Ⅰ. Introduction
Ⅱ. Case Presentation
1. Case 1
2. Case 2
3. Case 3
4. Case 4
Ⅲ. Discussion
Ⅳ. Conclusion
Ⅰ. Introduction
Maxillary sinus pneumatization limits available bone height for implant placement in the posterior maxilla.1 To address this, maxillary sinus floor elevation (MSFE) was introduced. Based on residual bone height, either lateral or transcrestal MSFE has been recommended.2 With technological and material advancements, the threshold for selecting the MSFE approach has become somewhat equivocal. However, when adequate primary implant stability is difficult owing to limited residual bone, lateral MSFE remains necessary.3
After MSFE, a contained space is created and filled with bone substitute material and a blood clot, surrounded by the sinus bone walls and membrane. Bone formation then initiates within this space. Osteogenic sources predominantly arise from the sinus bone walls, as demonstrated in several clinical studies on endo-sinus bone formation.4,5,6,7 These studies showed that sites with a narrow sinus and greater residual bone thickness exhibited more favorable new bone formation than those with wider sinuses and reduced bone height. Another osteogenic source is the sinus membrane, where mesenchymal stem cells have been shown to contribute to new bone formation.8
Although the sinus provides a favorable environment for bone formation, the augmented space generally undergoes some shrinkage after MSFE. The degree of shrinkage depends on the type and origin of the graft material, sinus size, and the number of missing teeth.9
However, if additional secluded space is created in the maxillary sinus after MSFE owing to specific events, bone formation may occur in that space, independent of shrinkage in the originally bone-inserted area. This space becomes influenced by the adjacent sinus bone wall and membrane, creating conditions favorable for bone formation.
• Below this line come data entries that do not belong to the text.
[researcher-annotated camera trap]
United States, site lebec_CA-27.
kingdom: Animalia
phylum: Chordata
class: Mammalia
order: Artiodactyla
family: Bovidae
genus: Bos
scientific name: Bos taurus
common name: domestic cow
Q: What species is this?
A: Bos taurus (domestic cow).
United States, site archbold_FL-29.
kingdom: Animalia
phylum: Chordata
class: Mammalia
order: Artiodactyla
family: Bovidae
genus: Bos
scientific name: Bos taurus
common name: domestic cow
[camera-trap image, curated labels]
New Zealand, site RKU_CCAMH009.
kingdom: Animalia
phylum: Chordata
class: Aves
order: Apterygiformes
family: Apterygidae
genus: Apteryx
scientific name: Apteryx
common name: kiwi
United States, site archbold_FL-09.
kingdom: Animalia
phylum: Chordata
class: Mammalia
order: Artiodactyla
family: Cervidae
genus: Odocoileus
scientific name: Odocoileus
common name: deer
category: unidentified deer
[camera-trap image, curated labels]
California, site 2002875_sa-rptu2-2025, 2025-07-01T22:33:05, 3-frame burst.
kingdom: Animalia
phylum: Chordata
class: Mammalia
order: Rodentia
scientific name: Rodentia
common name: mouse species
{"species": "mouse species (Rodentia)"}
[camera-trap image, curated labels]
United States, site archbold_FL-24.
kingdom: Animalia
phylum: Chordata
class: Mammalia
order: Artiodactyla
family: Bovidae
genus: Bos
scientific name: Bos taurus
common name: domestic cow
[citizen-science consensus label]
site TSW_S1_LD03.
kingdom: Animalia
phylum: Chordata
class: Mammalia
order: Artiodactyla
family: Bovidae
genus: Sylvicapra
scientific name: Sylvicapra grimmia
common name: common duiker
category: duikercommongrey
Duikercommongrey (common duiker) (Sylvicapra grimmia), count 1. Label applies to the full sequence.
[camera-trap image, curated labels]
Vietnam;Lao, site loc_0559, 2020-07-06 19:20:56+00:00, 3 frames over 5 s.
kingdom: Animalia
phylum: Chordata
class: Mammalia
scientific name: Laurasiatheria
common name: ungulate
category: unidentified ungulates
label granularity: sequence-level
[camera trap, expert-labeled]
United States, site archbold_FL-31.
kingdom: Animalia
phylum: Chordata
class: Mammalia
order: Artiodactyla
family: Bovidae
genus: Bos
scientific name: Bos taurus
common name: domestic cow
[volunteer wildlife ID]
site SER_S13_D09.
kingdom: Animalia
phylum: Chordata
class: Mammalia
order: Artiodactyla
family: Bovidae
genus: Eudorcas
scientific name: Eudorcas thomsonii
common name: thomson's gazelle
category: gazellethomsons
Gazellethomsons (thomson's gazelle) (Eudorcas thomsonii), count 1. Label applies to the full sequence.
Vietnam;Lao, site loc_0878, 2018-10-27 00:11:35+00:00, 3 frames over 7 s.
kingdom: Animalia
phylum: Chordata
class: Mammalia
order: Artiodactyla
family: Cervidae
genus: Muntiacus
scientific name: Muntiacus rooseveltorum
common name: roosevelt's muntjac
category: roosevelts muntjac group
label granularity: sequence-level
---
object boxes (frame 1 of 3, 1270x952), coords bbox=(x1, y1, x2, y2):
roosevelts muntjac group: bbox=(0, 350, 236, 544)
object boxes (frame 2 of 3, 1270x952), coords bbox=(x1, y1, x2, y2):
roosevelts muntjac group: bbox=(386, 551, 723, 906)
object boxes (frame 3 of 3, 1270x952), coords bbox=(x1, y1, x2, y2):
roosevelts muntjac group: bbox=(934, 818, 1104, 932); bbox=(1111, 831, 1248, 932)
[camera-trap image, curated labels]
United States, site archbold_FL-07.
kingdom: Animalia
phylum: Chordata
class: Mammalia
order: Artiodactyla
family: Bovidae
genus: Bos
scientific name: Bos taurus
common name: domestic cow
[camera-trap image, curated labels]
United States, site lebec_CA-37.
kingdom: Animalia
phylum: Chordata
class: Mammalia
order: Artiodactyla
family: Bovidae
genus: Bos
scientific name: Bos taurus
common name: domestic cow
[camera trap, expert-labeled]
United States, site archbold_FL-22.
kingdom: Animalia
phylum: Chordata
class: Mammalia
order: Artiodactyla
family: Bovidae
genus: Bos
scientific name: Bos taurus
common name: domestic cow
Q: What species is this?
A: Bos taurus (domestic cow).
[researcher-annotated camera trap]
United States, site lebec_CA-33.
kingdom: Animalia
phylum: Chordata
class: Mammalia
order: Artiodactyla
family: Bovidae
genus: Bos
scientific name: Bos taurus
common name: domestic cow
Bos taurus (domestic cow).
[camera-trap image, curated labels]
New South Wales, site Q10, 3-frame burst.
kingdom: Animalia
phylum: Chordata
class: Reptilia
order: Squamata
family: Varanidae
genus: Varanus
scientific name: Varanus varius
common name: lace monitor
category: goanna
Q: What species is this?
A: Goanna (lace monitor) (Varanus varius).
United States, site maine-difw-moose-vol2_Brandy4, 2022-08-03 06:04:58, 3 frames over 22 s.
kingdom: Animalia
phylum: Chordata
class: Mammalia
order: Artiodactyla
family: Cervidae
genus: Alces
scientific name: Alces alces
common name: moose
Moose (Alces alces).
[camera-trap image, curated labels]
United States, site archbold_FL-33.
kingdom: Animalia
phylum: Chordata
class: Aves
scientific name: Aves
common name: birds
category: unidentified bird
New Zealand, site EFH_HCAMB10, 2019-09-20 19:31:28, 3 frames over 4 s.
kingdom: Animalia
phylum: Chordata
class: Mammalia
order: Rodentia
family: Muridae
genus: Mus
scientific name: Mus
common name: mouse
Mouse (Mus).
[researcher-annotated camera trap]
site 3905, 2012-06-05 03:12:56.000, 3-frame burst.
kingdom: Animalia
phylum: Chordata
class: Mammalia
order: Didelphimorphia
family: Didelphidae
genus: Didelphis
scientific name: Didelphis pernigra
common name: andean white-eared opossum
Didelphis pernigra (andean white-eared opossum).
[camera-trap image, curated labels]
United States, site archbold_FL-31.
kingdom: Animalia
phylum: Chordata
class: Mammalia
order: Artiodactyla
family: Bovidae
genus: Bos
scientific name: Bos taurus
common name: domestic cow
Indirect evidence is found in previous case reports.10,11,12 In these studies, after removal of a cyst, tooth, or implant, spontaneous bone formation (SBF) was observed in the newly created cavity. Consistent with these findings, we observed SBF beyond the bone-grafted area following lateral MSFE, a rarely reported occurrence. Therefore, this case series aimed to present unexpected SBF after lateral MSFE, along with relevant radiographic changes.
Ⅱ. Case Presentation
In four patients, lateral MSFE was performed with or without implant placement. Patient demographics are presented in Table 1. A bony access window (approximately 10 × 15 mm) was created on the lateral surface of the maxillary sinus. The sinus membrane was gently detached from the bone wall, followed by grafting with particle-type bone substitute material (OsteonXeno; Genoss, Suwon, Korea) and coverage with a collagen membrane (Collagen membrane 2, Genoss). The apico-coronal extent of membrane elevation was sufficient to accommodate implants of 10–12 mm length. The medial sinus membrane was also carefully detached to avoid uneven medio-lateral graft packing. No sinus membrane perforation was clinically detected during the procedures (via direct visual inspection and the Valsalva maneuver). Bone grafting continued until moderate resistance was felt during insertion. Post-operatively, all patients received antibiotics (Ciprofloxacin 250 mg; Daewoong Pharmaceutical Co., Seoul, Korea) and non-steroidal anti-inflammatory drugs (Anaprox 275 mg; Chong Kun Dang Pharmaceutical Co., Seoul, Korea) for 1 week. Patients reported mild sino-nasal symptoms at 1 week. Cone-beam computed tomography (CBCT) revealed moderate to severe sinus mucosal swelling. Pharmacological treatment was extended for an additional 7 days to prevent complications. Symptoms gradually resolved, and no post-operative infections occurred. Follow-up CBCTs were obtained at final prosthesis insertion and thereafter.
Table 1.
Demographic information of the included patients
1. Case 1
A 55-year-old female smoker underwent simultaneous lateral MSFE and implant placement in the right posterior maxilla. Residual bone height was 5 mm at #15, 2 mm at #16, and 3 mm at #17. After creating a lateral bony access window, xenogeneic bone substitute material was inserted, and three implants (Ø4.3 × 10 mm at all sites, Implantium; Dentium, Suwon, Korea) were placed.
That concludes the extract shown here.